Размер шрифта
-
+

Чародей звездолета «Агуди» - стр. 58

Он остро поглядел мне в глаза.

– Вы оказались правы, предложение не прошло. Там, на месте. Нам не пришлось вмешиваться, напоминать о федеральном законе и прочих неприятных вещах. Однако, господин президент, активность этих группировок все же набирает обороты. Группа «Воины 30 ноября» вообще потребовала автономии Рязанской области.

– Это самая экстремистская группировка?

– Вы как в воду смотрите, господин президент.

Я отмахнулся:

– Тут не надо быть особо прозорливым. Кто еще предложит, кроме самых осумасшедшенных?

Он слегка поклонился:

– Мир сумасшедшеет, господин президент.

– Но не до такой же степени?

– Будем надеяться, господин президент. Впрочем, вы сами говорили…

Я проворчал:

– Говорил, но я, как бы это, предостерегал! Накаркивал. Чтоб не случилось.

– Будем надеяться, – повторил он, – что не накаркали…

– Надеяться? – отмахнулся я. – Вы бы неплохо в поповской рясе смотрелись. Политики не надеются, они люди трезвые.

Он уставился на меня ничего не выражающими рыбьими глазами.

– И что вам подсказывает ваша трезвость, господин президент?

– Всеволод Лагунович, – сказал я проникновенно, – меня избрали всенародным голосованием. Это значит, что я – выразитель мыслей и чувств ста сорока миллионов россиян. Объясняю на пальцах, раз уж вы не желаете вылезать из танка: то, что говорю или чувствую я, то же самое говорят и чувствуют сто сорок миллионов. Потому мне не требуются дорогостоящие опросы общественного мнения, чтобы узнать, что и как думает Россия. Мне не требуются даже подсказки специалистов, как мне поступить, чтобы быть понятым народом! Как бы я ни поступил, так бы поступил усредненный россиянин. Потому я сейчас просто отмахиваюсь от ваших нелепых предостережений. И вся Россия в моем лице отмахивается.

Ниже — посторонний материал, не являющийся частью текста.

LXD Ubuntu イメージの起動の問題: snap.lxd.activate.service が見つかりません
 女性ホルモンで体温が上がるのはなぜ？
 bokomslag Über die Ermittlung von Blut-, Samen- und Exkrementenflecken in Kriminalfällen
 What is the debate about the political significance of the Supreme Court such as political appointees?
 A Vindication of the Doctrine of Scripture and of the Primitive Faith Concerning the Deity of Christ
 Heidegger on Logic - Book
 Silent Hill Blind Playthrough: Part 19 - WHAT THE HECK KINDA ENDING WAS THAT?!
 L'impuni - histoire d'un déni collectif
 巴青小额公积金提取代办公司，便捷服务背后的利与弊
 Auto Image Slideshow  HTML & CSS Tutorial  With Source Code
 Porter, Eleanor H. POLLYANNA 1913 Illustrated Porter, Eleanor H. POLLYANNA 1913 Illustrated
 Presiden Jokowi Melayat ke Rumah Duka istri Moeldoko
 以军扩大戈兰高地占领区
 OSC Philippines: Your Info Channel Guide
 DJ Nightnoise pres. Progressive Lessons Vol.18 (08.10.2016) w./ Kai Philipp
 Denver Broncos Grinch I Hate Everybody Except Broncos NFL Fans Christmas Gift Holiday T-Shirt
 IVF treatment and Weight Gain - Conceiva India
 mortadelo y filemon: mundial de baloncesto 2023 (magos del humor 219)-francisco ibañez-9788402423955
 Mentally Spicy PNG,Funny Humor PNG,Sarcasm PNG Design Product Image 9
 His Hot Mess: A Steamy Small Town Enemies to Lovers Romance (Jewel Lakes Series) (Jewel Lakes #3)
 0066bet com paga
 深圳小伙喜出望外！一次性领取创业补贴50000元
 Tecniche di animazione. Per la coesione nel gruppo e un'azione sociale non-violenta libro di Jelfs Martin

Он кивнул, сказал тем же неприятным базаровским голосом:

– Вам бы еще напиться, господин президент, чтобы уж совсем в выразители облика России. А завтра на службу с побитой мордой, порванной рубахой и помадой на воротнике. Уверен, на очередных выборах победили бы с треском!

– Увы, – сказал я, – я уже отпрезидентился. Хотя почему «увы»? Жизнь не заканчивается…

Я прислушался, тяжелая дверь отсекает все звуки, однако Карашахин заметил:

– Громов уже прибыл. Военный человек, а такая неточность, приходит всегда раньше. Зачем?

Я отмахнулся:

– Да просто раньше. Зачем всегда искать ответ на вопрос «зачем»? Зови, у меня к нему пара вопросов.

Карашахин вышел, вернулся уже с двумя, следом за Громовым вошел Павлов, свежий, бодрый, хищный, мокрые от легкого дождика волосы стоят торчком, остроконечные уши блестят, как покрытые пленкой.

Он крепко и энергично пожал руку, в глазах смех.

– Чего такой печальный образ? Еще Россия не погибла!

– Да вот Карашахин кобызами достал, – пожаловался я. – Везде у него кобызы… В Ставрополье обещают засуху, я уже знаю, что Громов отыщет в этом происки юсовцев, Новодворский – косорукость и пьянство русских, а Карашахин – кобызскость…

– Кобызскость, – одобрил Павлов, – это хорошо. Или кобызность?.. Потом утрясется.

– Считаете, что будет чему утрясаться?

Павлов взглянул остро, будто кольнул шилом.

– А почему нет? Россия как территория – лакомый кусок. Тем более что в мире пока еще доминирует, хотя бы на бумаге, юсовское определение, что человек свободен селиться везде, где изволит! И никакие местные законы и обычаи тому не помеха, ибо если они против, то это следствие устаревших взглядов, что тормозят победное шествие культуры, гуманизьма и прогресса по-американски. И потому любой пьяный негр может поселиться хоть в Париже, хоть в Дрездене, хоть в Эль-Риаде, и никто не смеет ему мешать ни в праве на жительство, ни в осуществлении своих прав на собственную культуру, к примеру, жечь костры на площади и жарить свинину на улицах Эль-Риада, плясать с бубном вокруг тотема, совокупляться с себе подобными, животными или трупами, лишь бы не рисовал свастику и не критиковал общечеловеческие ценности.